═══ Dataset content

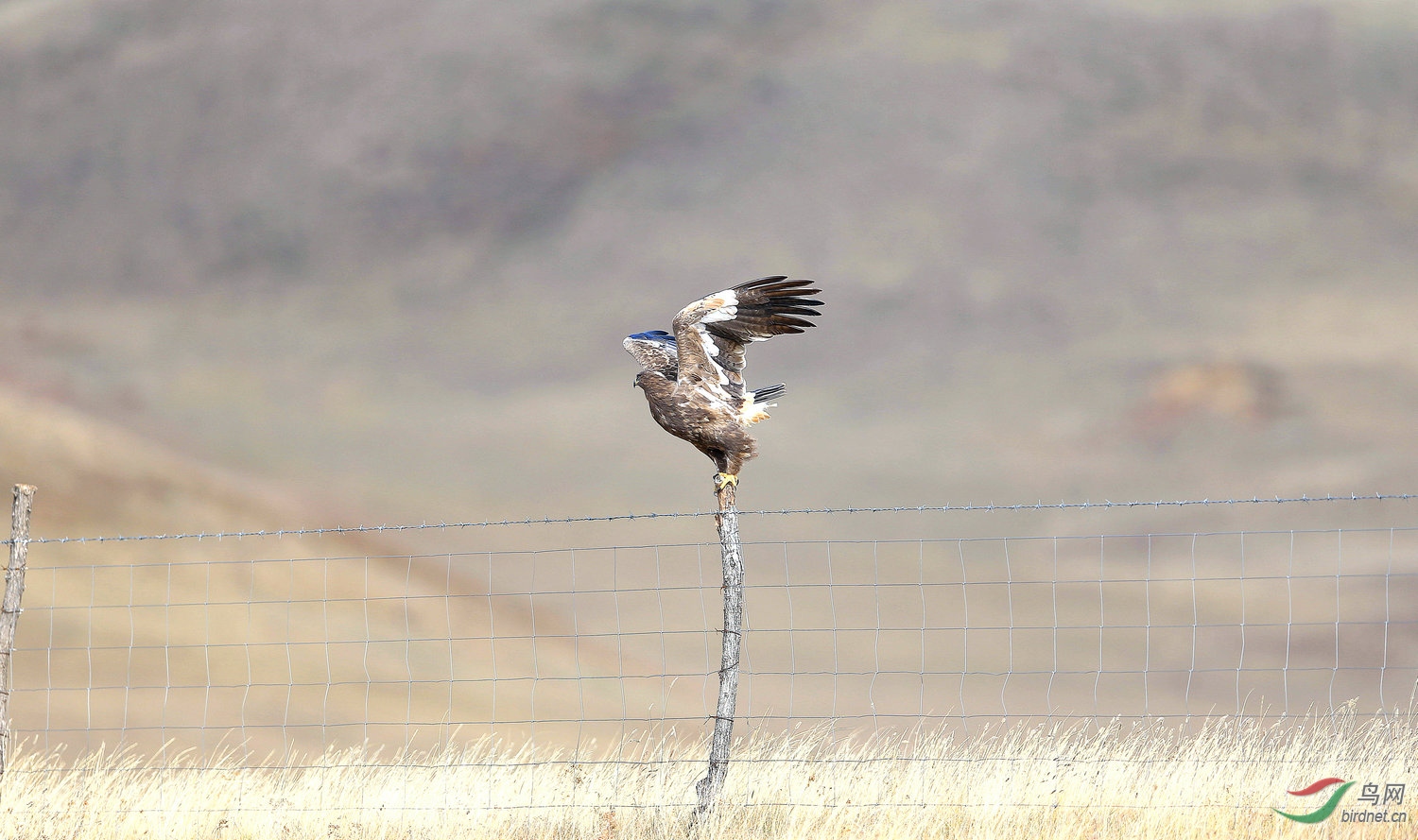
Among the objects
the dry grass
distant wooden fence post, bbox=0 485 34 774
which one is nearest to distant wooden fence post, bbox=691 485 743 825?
the dry grass

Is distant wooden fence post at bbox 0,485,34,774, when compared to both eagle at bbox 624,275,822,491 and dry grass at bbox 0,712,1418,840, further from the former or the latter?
eagle at bbox 624,275,822,491

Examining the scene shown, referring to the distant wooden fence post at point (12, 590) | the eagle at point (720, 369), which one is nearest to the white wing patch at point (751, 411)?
the eagle at point (720, 369)

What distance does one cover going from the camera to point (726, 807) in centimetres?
676

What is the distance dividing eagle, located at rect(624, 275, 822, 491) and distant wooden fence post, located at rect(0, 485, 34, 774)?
375 cm

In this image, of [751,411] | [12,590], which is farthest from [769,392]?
[12,590]

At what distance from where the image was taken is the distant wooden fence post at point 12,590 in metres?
7.08

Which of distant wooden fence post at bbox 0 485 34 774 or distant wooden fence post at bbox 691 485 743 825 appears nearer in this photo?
distant wooden fence post at bbox 691 485 743 825

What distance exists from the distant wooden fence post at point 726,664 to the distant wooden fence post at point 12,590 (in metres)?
4.07

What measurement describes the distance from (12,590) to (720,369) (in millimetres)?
4376

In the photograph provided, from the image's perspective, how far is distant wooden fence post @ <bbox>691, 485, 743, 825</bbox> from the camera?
261 inches

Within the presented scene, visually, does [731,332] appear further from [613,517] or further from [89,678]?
[89,678]

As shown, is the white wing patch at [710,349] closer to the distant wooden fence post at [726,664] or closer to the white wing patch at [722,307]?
the white wing patch at [722,307]

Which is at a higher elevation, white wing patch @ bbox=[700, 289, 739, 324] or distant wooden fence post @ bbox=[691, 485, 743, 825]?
white wing patch @ bbox=[700, 289, 739, 324]

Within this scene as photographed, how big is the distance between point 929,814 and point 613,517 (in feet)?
8.09
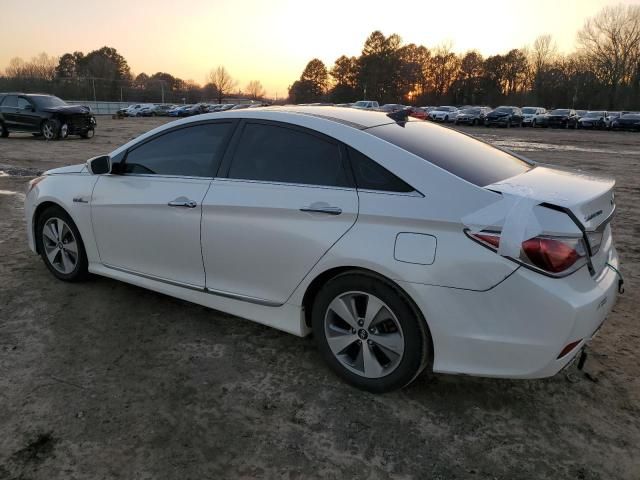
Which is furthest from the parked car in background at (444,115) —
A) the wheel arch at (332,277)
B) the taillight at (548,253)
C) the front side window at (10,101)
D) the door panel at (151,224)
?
the taillight at (548,253)

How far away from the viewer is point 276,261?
10.1 feet

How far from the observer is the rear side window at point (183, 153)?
3498mm

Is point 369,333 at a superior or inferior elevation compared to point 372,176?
inferior

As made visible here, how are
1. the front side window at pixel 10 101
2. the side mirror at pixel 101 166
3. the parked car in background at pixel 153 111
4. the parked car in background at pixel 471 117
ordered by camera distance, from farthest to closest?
the parked car in background at pixel 153 111 < the parked car in background at pixel 471 117 < the front side window at pixel 10 101 < the side mirror at pixel 101 166

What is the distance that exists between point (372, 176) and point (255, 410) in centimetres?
145

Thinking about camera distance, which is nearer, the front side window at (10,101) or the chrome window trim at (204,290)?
the chrome window trim at (204,290)

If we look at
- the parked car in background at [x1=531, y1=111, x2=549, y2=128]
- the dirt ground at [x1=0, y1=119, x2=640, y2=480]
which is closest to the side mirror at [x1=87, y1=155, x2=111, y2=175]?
the dirt ground at [x1=0, y1=119, x2=640, y2=480]

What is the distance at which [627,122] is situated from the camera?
38.8 m

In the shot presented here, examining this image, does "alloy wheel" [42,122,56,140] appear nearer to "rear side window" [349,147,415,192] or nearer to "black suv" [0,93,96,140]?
"black suv" [0,93,96,140]

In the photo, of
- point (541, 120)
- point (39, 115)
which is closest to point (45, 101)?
point (39, 115)

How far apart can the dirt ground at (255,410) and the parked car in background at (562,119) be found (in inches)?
1701

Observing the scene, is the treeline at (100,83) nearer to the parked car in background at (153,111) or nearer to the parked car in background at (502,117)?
the parked car in background at (153,111)

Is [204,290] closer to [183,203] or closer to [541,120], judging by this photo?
[183,203]

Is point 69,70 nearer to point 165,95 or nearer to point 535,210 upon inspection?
point 165,95
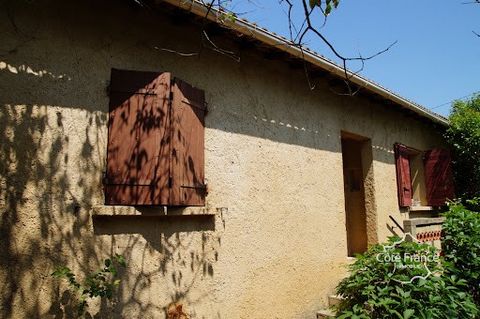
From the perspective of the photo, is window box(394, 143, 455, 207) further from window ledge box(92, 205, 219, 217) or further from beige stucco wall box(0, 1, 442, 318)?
window ledge box(92, 205, 219, 217)

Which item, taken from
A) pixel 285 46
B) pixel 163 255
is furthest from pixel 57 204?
pixel 285 46

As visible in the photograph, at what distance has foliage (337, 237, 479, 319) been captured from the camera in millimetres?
3506

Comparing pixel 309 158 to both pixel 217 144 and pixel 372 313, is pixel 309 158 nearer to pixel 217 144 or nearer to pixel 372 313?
pixel 217 144

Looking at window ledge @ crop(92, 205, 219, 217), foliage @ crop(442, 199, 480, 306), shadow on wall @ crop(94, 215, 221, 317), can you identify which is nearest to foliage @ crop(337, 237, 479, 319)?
foliage @ crop(442, 199, 480, 306)

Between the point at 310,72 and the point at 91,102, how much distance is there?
10.7 ft

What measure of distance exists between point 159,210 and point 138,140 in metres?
0.67

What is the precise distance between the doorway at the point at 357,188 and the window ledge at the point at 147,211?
3.57 m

══════

### Job
All of the data needs repeating exactly, but the pictures do not.

### Right answer
Among the objects
the dry grass
distant wooden fence post, bbox=0 485 34 774
which one is nearest to distant wooden fence post, bbox=691 485 743 825?
the dry grass

Is distant wooden fence post at bbox 0,485,34,774, when compared to both eagle at bbox 624,275,822,491 and dry grass at bbox 0,712,1418,840, further from the former or the latter?
eagle at bbox 624,275,822,491

Examining the scene shown, referring to the distant wooden fence post at point (12, 590) | the eagle at point (720, 369), which one is nearest to the white wing patch at point (751, 411)?
the eagle at point (720, 369)

What distance does one cover going from the camera to point (726, 807) in centimetres?
676

What is the distance dividing eagle, located at rect(624, 275, 822, 491) and distant wooden fence post, located at rect(0, 485, 34, 774)?
375 cm

In this image, of [751,411] | [12,590], which is farthest from [769,392]?
[12,590]

At what distance from where the image was taken is the distant wooden fence post at point 12,590 in metres?
7.08

Which of distant wooden fence post at bbox 0 485 34 774 or distant wooden fence post at bbox 691 485 743 825 appears nearer in this photo?
distant wooden fence post at bbox 691 485 743 825

What distance exists from the distant wooden fence post at point 726,664 to the distant wooden fence post at point 12,590 (in metres)?
4.07

What measurement describes the distance from (12,590) to (720,369) (in millimetres)?
4376

In the photograph provided, from the image's perspective, how far is distant wooden fence post @ <bbox>691, 485, 743, 825</bbox> from the camera?
261 inches

Within the presented scene, visually, does [731,332] appear further from [613,517] or further from [89,678]?
[89,678]

As shown, is the white wing patch at [710,349] closer to the distant wooden fence post at [726,664] or closer to the white wing patch at [722,307]?
the white wing patch at [722,307]

Which is at a higher elevation, white wing patch @ bbox=[700, 289, 739, 324] or distant wooden fence post @ bbox=[691, 485, 743, 825]?
white wing patch @ bbox=[700, 289, 739, 324]

Within this scene as photographed, how big is the distance between point 929,814 and point 613,517 (in feet)?
8.09
Which is furthest from the parked car in background at (444,115) —
A) the wheel arch at (332,277)
B) the taillight at (548,253)
C) the front side window at (10,101)
D) the door panel at (151,224)
?
the taillight at (548,253)

How far away from the viewer is point 276,261?
10.1 feet

How far from the observer is the rear side window at point (183, 153)?
3498mm

Is point 369,333 at a superior or inferior elevation compared to point 372,176?
inferior

As made visible here, how are
1. the front side window at pixel 10 101
2. the side mirror at pixel 101 166
3. the parked car in background at pixel 153 111
4. the parked car in background at pixel 471 117
ordered by camera distance, from farthest to closest?
the parked car in background at pixel 153 111 < the parked car in background at pixel 471 117 < the front side window at pixel 10 101 < the side mirror at pixel 101 166

What is the distance that exists between point (372, 176) and point (255, 410) in centimetres?
145

Thinking about camera distance, which is nearer, the front side window at (10,101) or the chrome window trim at (204,290)?
the chrome window trim at (204,290)

If we look at
- the parked car in background at [x1=531, y1=111, x2=549, y2=128]
- the dirt ground at [x1=0, y1=119, x2=640, y2=480]
which is closest to the side mirror at [x1=87, y1=155, x2=111, y2=175]?
the dirt ground at [x1=0, y1=119, x2=640, y2=480]

What is the distance at which [627,122] is situated from the camera?
38.8 m

In the shot presented here, examining this image, does "alloy wheel" [42,122,56,140] appear nearer to "rear side window" [349,147,415,192] or nearer to "black suv" [0,93,96,140]?
"black suv" [0,93,96,140]

In the photo, of
- point (541, 120)
- point (39, 115)
which is closest to point (45, 101)?
point (39, 115)

How far apart can the dirt ground at (255,410) and the parked car in background at (562,119) be found (in inches)?
1701

Observing the scene, is the treeline at (100,83) nearer to the parked car in background at (153,111) or nearer to the parked car in background at (502,117)?
the parked car in background at (153,111)

Is [204,290] closer to [183,203] or closer to [541,120], judging by this photo?
[183,203]

Is point 69,70 nearer to point 165,95 or nearer to point 535,210 upon inspection?
point 165,95
From the perspective of the photo, is window box(394, 143, 455, 207) further from window ledge box(92, 205, 219, 217) or further from beige stucco wall box(0, 1, 442, 318)?
window ledge box(92, 205, 219, 217)

Which item, taken from
A) pixel 285 46
B) pixel 163 255
is furthest from pixel 57 204?
pixel 285 46

As visible in the photograph, at what distance has foliage (337, 237, 479, 319) been captured from the camera in millimetres?
3506

Comparing pixel 309 158 to both pixel 217 144 and pixel 372 313, is pixel 309 158 nearer to pixel 217 144 or nearer to pixel 372 313?
pixel 217 144

Looking at window ledge @ crop(92, 205, 219, 217), foliage @ crop(442, 199, 480, 306), shadow on wall @ crop(94, 215, 221, 317), can you identify which is nearest to foliage @ crop(337, 237, 479, 319)?
foliage @ crop(442, 199, 480, 306)

Between the point at 310,72 and the point at 91,102, how much distance is there?
10.7 ft

What measure of distance exists between point 159,210 and point 138,140 in metres?
0.67

What is the precise distance between the doorway at the point at 357,188 and the window ledge at the point at 147,211?
3.57 m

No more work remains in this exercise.